▶ **What you have to do**: Copy every line from the one with "Tôi Đã Giết Hắn Chapter 22 - 14" to the one with "BMW X3 xDrive25i M Sports Package - фото 15", keeping both of those lines.

▶ **Input material**:
★ ★ ★ ★
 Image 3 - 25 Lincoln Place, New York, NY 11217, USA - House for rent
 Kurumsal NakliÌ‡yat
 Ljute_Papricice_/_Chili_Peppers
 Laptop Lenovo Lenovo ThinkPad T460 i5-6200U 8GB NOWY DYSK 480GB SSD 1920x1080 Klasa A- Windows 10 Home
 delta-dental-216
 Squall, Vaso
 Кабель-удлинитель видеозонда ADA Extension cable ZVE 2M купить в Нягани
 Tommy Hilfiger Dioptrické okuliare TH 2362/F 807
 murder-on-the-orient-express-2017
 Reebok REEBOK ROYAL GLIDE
★ ★ ★ ★
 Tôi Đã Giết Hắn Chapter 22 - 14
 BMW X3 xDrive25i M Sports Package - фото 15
★ ★ ★ ★
▶ **Written answer**:
 Tôi Đã Giết Hắn Chapter 22 - 14
 BMW X3 xDrive25i M Sports Package - фото 15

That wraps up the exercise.